- Interactive map of Waldo
- Coordinates: 38°59′19″N 94°35′25″W﻿ / ﻿38.98861°N 94.59028°W
- Country: United States
- State: Missouri
- County: Jackson
- ZIP codes: 64114, 64131
- Website: https://www.waldokc.org/

= Waldo, Kansas City =

Neighborhood in Kansas City, Missouri, U.S.

Waldo is a neighborhood located on the southside of Kansas City, Missouri, that has continued to maintain its own unique character, even though it was annexed by Kansas City in 1909. Waldo's boundaries are Gregory Boulevard on the north to 85th Street on the south, and Troost Avenue on the east to State Line on the west.

==History==
In 1841, David Waldo of Gasconade County, Missouri, was convinced by some friends to purchase land in Jackson County, Missouri. Waldo purchased 1000 acre that ran from what is now Gregory to 91st Street and State Line to Holmes.
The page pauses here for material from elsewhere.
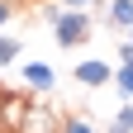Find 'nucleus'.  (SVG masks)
<instances>
[{"instance_id":"obj_10","label":"nucleus","mask_w":133,"mask_h":133,"mask_svg":"<svg viewBox=\"0 0 133 133\" xmlns=\"http://www.w3.org/2000/svg\"><path fill=\"white\" fill-rule=\"evenodd\" d=\"M114 86H119L124 100H133V66H119V71H114Z\"/></svg>"},{"instance_id":"obj_6","label":"nucleus","mask_w":133,"mask_h":133,"mask_svg":"<svg viewBox=\"0 0 133 133\" xmlns=\"http://www.w3.org/2000/svg\"><path fill=\"white\" fill-rule=\"evenodd\" d=\"M24 81H29V86L33 90H52V66H48V62H24Z\"/></svg>"},{"instance_id":"obj_1","label":"nucleus","mask_w":133,"mask_h":133,"mask_svg":"<svg viewBox=\"0 0 133 133\" xmlns=\"http://www.w3.org/2000/svg\"><path fill=\"white\" fill-rule=\"evenodd\" d=\"M90 38V14L86 10H62L57 24H52V43L57 48H81Z\"/></svg>"},{"instance_id":"obj_12","label":"nucleus","mask_w":133,"mask_h":133,"mask_svg":"<svg viewBox=\"0 0 133 133\" xmlns=\"http://www.w3.org/2000/svg\"><path fill=\"white\" fill-rule=\"evenodd\" d=\"M119 66H133V43H128V38L119 43Z\"/></svg>"},{"instance_id":"obj_2","label":"nucleus","mask_w":133,"mask_h":133,"mask_svg":"<svg viewBox=\"0 0 133 133\" xmlns=\"http://www.w3.org/2000/svg\"><path fill=\"white\" fill-rule=\"evenodd\" d=\"M19 133H62V109L43 105V100H33L29 114H24V124H19Z\"/></svg>"},{"instance_id":"obj_5","label":"nucleus","mask_w":133,"mask_h":133,"mask_svg":"<svg viewBox=\"0 0 133 133\" xmlns=\"http://www.w3.org/2000/svg\"><path fill=\"white\" fill-rule=\"evenodd\" d=\"M105 24L109 29H133V0H109L105 5Z\"/></svg>"},{"instance_id":"obj_15","label":"nucleus","mask_w":133,"mask_h":133,"mask_svg":"<svg viewBox=\"0 0 133 133\" xmlns=\"http://www.w3.org/2000/svg\"><path fill=\"white\" fill-rule=\"evenodd\" d=\"M0 109H5V90H0Z\"/></svg>"},{"instance_id":"obj_13","label":"nucleus","mask_w":133,"mask_h":133,"mask_svg":"<svg viewBox=\"0 0 133 133\" xmlns=\"http://www.w3.org/2000/svg\"><path fill=\"white\" fill-rule=\"evenodd\" d=\"M57 14H62V5H57V0H48V5H43V19H48V24H57Z\"/></svg>"},{"instance_id":"obj_4","label":"nucleus","mask_w":133,"mask_h":133,"mask_svg":"<svg viewBox=\"0 0 133 133\" xmlns=\"http://www.w3.org/2000/svg\"><path fill=\"white\" fill-rule=\"evenodd\" d=\"M29 105H33V95H10L5 90V109H0V133H19V124H24V114H29Z\"/></svg>"},{"instance_id":"obj_11","label":"nucleus","mask_w":133,"mask_h":133,"mask_svg":"<svg viewBox=\"0 0 133 133\" xmlns=\"http://www.w3.org/2000/svg\"><path fill=\"white\" fill-rule=\"evenodd\" d=\"M14 14H19V5H14V0H0V29H5Z\"/></svg>"},{"instance_id":"obj_7","label":"nucleus","mask_w":133,"mask_h":133,"mask_svg":"<svg viewBox=\"0 0 133 133\" xmlns=\"http://www.w3.org/2000/svg\"><path fill=\"white\" fill-rule=\"evenodd\" d=\"M105 133H133V100H124V105H119V114L105 124Z\"/></svg>"},{"instance_id":"obj_16","label":"nucleus","mask_w":133,"mask_h":133,"mask_svg":"<svg viewBox=\"0 0 133 133\" xmlns=\"http://www.w3.org/2000/svg\"><path fill=\"white\" fill-rule=\"evenodd\" d=\"M128 43H133V29H128Z\"/></svg>"},{"instance_id":"obj_8","label":"nucleus","mask_w":133,"mask_h":133,"mask_svg":"<svg viewBox=\"0 0 133 133\" xmlns=\"http://www.w3.org/2000/svg\"><path fill=\"white\" fill-rule=\"evenodd\" d=\"M14 62H19V38L0 33V66H14Z\"/></svg>"},{"instance_id":"obj_14","label":"nucleus","mask_w":133,"mask_h":133,"mask_svg":"<svg viewBox=\"0 0 133 133\" xmlns=\"http://www.w3.org/2000/svg\"><path fill=\"white\" fill-rule=\"evenodd\" d=\"M62 10H86V5H95V0H57Z\"/></svg>"},{"instance_id":"obj_9","label":"nucleus","mask_w":133,"mask_h":133,"mask_svg":"<svg viewBox=\"0 0 133 133\" xmlns=\"http://www.w3.org/2000/svg\"><path fill=\"white\" fill-rule=\"evenodd\" d=\"M62 133H100L95 124H86L81 114H62Z\"/></svg>"},{"instance_id":"obj_3","label":"nucleus","mask_w":133,"mask_h":133,"mask_svg":"<svg viewBox=\"0 0 133 133\" xmlns=\"http://www.w3.org/2000/svg\"><path fill=\"white\" fill-rule=\"evenodd\" d=\"M114 81V66L105 62V57H86L76 66V86H86V90H95V86H109Z\"/></svg>"}]
</instances>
In 1860, a rail line was established between Westport and Dodson, and a main stop was located in Waldo. When the rail line was converted to street cars in 1907, a brick station was built at the Waldo location, and it became known as the Grand Central Station of Waldo. Waldo was annexed by Kansas City in 1909, which pushed the southern city limit from 49th Street to 77th Street. Business began to grow around the station, including Elmer Family Grocery and Milen Drygoods. As the growth continued, the Waldo area became a main traffic artery of south Kansas City. Houses on Wornall Road south to 75th Street made way for continued business expansion in the 1930s.

The Waldo Water Tower, located near 75th and Holmes, is a local landmark and is listed in the National Register of Historic Places. The Alexander Majors House is another local landmark listed in the National Register of Historic Places.

==Education==
Waldo has a lending library, a branch of the Kansas City Public Library.

St. Elizabeth School is a parochial catholic school located in Waldo. It was founded in 1922, and serves students from pre-school through 8th grade.

Hale Cook Elementary is a Kansas City public school located in Waldo. It was founded in 1912 and closed in 2009, but reopened as a neighborhood school in 2014. It serves students from pre-school through 6th grade.

Kansas City Academy is an independent school serving students in 6th through 12th grade located in Waldo.